Chamber Argues DOL Overtime Rules Will Actually Reduce Wages

worker overtime lowOn July 6, the U.S. Department of Labor released its proposed rules for increasing the eligibility requirement for workers to receive overtime payments when working more than 40 hours per week. President Barack Obama’s statement on the issue estimated this would affect nearly 5 million U.S. workers.

However, the U.S. Chamber of Commerce statement about this rule shines light on a  possible reverse effect: “Making more employees eligible for overtime by severely restricting the exemptions will not guarantee more income, but instead will negatively impact small businesses and drastically limit employment opportunities. Additionally, many reclassified employees will lose benefits, flexibility, status, and opportunities for advancement. This change is another example of the administration being completely divorced from reality and adding more burdens to employers and expecting them to just absorb the impact.”

More recently a study by the Heritage Foundation found that employers will react to these changes by:

  1. lowering base salaries to accommodate overtime pay; and
  2. rigidly tracking employee work hours and less flexibility for salaried workers to work from home.
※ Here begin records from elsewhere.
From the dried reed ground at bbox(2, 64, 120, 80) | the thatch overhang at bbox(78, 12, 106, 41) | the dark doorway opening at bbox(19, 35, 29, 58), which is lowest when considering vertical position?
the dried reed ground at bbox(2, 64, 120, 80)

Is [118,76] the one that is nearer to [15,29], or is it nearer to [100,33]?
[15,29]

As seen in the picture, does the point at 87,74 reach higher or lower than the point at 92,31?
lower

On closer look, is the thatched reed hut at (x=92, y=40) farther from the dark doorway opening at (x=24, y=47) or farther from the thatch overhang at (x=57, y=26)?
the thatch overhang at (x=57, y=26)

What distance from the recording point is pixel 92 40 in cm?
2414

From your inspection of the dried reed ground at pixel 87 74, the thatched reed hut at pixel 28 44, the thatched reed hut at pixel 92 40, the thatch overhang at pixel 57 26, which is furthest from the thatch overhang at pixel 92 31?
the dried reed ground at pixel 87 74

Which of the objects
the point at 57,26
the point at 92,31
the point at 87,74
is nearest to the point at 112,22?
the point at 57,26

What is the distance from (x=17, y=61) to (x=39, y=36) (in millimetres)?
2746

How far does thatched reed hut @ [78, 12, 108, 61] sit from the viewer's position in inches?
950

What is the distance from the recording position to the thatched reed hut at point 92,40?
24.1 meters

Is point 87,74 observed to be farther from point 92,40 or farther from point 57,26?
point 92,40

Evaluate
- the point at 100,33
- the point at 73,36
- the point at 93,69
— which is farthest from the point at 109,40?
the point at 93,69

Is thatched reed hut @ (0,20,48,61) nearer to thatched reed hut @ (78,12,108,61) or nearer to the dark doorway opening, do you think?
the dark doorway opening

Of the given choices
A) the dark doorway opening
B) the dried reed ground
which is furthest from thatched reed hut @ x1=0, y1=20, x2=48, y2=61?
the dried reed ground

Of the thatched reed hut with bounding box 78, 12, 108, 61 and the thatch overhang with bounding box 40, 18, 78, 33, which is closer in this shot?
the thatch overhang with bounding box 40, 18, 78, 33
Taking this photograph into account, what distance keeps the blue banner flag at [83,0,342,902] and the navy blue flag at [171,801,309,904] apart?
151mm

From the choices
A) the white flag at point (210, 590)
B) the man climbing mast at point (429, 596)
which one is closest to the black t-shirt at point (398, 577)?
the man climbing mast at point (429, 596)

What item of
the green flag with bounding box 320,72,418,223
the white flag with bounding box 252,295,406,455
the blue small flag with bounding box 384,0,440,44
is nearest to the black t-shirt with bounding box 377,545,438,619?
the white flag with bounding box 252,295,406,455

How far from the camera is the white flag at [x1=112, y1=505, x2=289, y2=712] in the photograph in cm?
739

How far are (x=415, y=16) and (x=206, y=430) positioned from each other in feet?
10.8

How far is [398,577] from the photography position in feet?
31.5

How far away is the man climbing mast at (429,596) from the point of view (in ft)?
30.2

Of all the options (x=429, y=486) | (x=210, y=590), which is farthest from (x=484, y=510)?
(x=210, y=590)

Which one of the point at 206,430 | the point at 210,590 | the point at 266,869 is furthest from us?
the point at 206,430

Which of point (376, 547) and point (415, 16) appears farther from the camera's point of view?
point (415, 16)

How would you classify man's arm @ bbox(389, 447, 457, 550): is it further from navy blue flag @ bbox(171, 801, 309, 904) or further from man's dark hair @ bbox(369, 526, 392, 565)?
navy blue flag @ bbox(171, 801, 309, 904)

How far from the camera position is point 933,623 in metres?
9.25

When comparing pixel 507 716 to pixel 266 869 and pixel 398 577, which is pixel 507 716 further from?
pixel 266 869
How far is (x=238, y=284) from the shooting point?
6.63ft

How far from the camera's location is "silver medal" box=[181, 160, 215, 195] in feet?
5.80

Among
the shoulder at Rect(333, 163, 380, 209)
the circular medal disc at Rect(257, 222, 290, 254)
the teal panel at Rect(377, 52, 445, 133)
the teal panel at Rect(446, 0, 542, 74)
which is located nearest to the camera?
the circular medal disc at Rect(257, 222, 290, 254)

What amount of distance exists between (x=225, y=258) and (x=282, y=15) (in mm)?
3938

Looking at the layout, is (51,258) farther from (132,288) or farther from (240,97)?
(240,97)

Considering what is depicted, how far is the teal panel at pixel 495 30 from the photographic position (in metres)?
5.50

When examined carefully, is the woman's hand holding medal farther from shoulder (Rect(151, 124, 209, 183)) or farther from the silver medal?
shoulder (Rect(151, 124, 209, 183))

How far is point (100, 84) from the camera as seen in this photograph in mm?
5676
The DOL has issued a request for information regarding the hours of work conducted outside of the workplace using electronic technology. The rules are clearly overlooking the modern work structure for higher salaried employees. The chamber plans to submit aggressive comments by the Sept. 4 deadline and it will request an extension. IWLA Washington Representative Pat O’Connor is attending a roundtable meeting on this topic today.